** EXERCISES **
• 1. Read the passage on data science and survey research, then decide whether each statement agrees with it: (a) the passage says many works have been published on these issues; (b) the passage names transparency of methods as one of the key concerns; (c) the passage says that with many secondary datasets, the researchers design how people are selected and the measurement tools. Answer yes or no for each and quote the words of the passage that decide it.
• 2. Reproduce word for word the part of the passage on data science and survey research that begins with "While the field" and ends after "transparency of methods.".

** PAGE EXTRACT **
┄┄┄┄┄┄┄┄┄┄┄┄┄┄┄┄┄┄┄┄

While the field of data science offers many avenues for improving the way we conduct survey research—such as the use of new types of data and data extraction and analytic techniques—this new era is not without its challenges. In fact, there’s a veritable minefield of issues that need to be defused to ensure the results from these new approaches are valid and reliable. There are few published works, but many major conferences–such as those of the American Association for Public Opinion Research or the BigSurv conferences–provide a growing number of scientific presentations that are increasing our understanding of the potential issues. Drawing from this work, there are at least three key concerns: (1) potential data issues, (2) the appropriate application of data science techniques, and (3) transparency of methods.
Potential Data Issues:
The first set of questions to always ask when using and analyzing new sources of data should determine the origins of the data and what the findings represent. Even though a dataset may have tens of thousands of records or more (i.e., “big data”), we still need to understand who and what those data represent. In this respect, many of the lessons learned from decades of survey methods and statistics still hold true. Concepts such as representation, measurement error, reliability, and validity are all germane. For example, we may use a dataset that purports to represent all of the people within a specific geography, such as a state or health planning district, but what information do we have that allows us to trust this dataset? When conducting survey samples, the approach to selecting people and the measurement tools are designed by the researchers—with many secondary datasets, this is not the case.
Moreover, when data are pulled from systems such as medical records or social media platforms, how do we know that changes over time are real—and not the product of system engineers making changes to the platform? And then there is the issue of “fake data” and “bot-driven posts” on social media sites – how can we tell if such information comes from actual people?

┄┄┄┄┄┄┄┄┄┄┄┄┄┄┄┄┄┄┄┄

** DATA RECORDS **
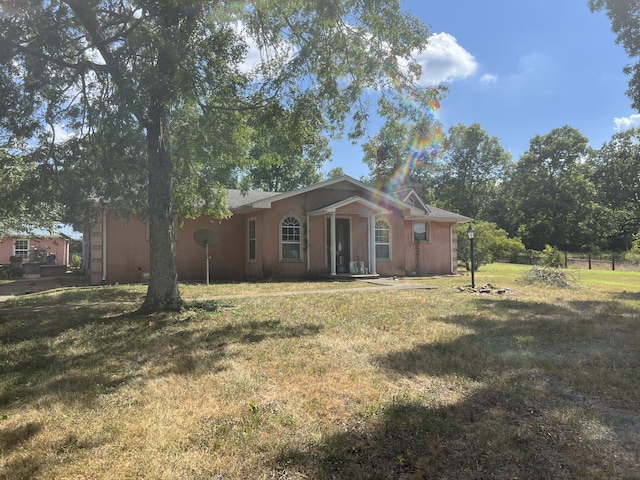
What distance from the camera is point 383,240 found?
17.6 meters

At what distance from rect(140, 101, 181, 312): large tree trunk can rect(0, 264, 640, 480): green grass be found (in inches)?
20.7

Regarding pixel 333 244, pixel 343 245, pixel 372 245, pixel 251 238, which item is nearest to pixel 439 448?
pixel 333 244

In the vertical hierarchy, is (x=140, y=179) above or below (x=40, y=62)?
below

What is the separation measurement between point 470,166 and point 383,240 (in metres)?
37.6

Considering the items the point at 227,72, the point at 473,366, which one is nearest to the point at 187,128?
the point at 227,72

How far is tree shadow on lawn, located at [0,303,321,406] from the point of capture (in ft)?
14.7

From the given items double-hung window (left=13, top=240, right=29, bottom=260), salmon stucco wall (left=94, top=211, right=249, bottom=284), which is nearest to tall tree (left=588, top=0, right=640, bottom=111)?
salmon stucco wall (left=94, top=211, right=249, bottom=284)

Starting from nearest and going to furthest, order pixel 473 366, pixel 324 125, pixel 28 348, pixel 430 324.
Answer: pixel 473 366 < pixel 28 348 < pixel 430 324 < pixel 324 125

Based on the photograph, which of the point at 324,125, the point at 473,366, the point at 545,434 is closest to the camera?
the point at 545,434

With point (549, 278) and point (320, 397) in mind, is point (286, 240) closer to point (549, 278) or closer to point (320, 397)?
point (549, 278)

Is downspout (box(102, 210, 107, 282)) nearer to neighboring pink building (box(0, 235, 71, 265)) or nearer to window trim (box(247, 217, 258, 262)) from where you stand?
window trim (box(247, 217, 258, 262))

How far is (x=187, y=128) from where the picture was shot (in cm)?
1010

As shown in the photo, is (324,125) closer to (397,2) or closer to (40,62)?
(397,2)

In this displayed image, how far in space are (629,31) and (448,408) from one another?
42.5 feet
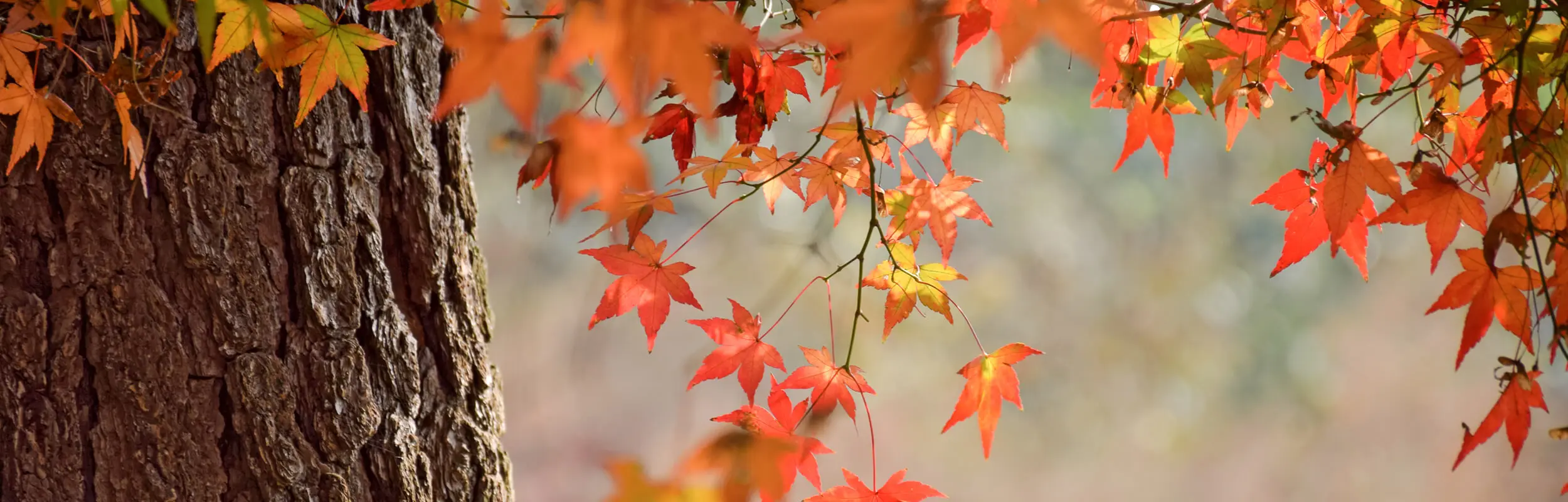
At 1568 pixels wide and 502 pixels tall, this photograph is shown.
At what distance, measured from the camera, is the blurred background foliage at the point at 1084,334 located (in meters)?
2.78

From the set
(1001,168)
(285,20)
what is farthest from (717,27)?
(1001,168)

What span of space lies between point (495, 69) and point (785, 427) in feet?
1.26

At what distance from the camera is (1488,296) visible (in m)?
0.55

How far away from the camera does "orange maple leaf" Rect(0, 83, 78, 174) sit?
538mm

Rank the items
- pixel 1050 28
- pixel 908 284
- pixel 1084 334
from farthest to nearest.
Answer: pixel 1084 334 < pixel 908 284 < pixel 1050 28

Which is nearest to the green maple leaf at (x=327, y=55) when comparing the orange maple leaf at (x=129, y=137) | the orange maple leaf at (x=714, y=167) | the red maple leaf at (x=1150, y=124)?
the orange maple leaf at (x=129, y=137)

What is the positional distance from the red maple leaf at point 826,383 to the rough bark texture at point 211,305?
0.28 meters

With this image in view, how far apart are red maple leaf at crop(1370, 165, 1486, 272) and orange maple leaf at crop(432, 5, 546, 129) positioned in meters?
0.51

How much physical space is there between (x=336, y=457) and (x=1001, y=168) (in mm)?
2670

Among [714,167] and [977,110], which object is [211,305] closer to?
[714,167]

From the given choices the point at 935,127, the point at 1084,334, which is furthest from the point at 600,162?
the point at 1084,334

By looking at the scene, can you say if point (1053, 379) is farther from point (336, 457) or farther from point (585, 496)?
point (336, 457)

┄┄┄┄┄┄┄┄┄┄┄┄┄┄┄┄┄┄┄┄

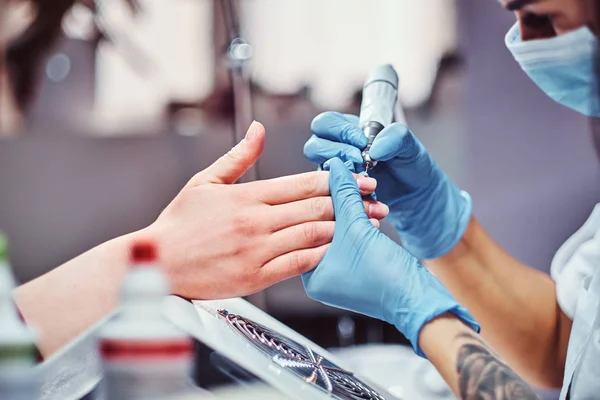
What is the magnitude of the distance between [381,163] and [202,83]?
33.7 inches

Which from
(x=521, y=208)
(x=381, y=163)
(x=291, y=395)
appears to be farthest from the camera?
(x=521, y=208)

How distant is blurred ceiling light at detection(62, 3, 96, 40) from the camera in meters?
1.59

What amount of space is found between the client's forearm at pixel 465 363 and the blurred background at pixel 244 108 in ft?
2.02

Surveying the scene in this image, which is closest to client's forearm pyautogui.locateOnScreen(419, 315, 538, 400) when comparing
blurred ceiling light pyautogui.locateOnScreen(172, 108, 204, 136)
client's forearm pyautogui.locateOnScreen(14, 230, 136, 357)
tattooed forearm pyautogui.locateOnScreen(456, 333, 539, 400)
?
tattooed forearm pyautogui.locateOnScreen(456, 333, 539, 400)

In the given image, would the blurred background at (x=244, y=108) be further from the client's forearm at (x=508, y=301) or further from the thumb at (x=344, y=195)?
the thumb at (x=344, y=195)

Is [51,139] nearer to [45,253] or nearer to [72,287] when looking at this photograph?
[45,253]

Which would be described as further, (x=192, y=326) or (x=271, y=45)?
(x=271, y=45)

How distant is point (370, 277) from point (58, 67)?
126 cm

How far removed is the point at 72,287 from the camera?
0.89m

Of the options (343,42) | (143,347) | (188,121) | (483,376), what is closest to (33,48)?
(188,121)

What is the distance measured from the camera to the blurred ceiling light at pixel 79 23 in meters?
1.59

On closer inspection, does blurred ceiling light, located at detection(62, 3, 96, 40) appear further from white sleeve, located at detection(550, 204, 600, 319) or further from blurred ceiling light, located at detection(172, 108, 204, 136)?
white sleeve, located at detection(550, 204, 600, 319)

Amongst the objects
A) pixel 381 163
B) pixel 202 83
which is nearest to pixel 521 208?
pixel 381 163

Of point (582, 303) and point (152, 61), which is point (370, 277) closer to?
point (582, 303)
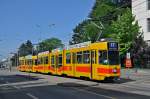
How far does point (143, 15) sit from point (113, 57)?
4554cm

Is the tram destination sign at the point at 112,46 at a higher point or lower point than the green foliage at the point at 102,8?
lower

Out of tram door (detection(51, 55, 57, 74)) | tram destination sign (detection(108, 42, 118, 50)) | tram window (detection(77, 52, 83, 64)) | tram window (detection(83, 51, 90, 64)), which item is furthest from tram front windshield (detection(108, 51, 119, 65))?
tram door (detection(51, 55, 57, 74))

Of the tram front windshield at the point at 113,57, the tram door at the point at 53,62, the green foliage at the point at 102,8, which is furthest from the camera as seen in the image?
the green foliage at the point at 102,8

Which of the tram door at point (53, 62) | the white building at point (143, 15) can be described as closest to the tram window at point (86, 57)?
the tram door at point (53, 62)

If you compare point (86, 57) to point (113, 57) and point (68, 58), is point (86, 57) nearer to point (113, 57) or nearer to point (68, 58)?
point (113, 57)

┄┄┄┄┄┄┄┄┄┄┄┄┄┄┄┄┄┄┄┄

** SOLUTIONS TO THE PROBLEMS **
• 1.
(a) No: "There are few published works"
(b) Yes: "(3) transparency of methods"
(c) No: "with many secondary datasets, this is not the case"

• 2.
While the field of data science offers many avenues for improving the way we conduct survey research—such as the use of new types of data and data extraction and analytic techniques—this new era is not without its challenges. In fact, there’s a veritable minefield of issues that need to be defused to ensure the results from these new approaches are valid and reliable. There are few published works, but many major conferences–such as those of the American Association for Public Opinion Research or the BigSurv conferences–provide a growing number of scientific presentations that are increasing our understanding of the potential issues. Drawing from this work, there are at least three key concerns: (1) potential data issues, (2) the appropriate application of data science techniques, and (3) transparency of methods.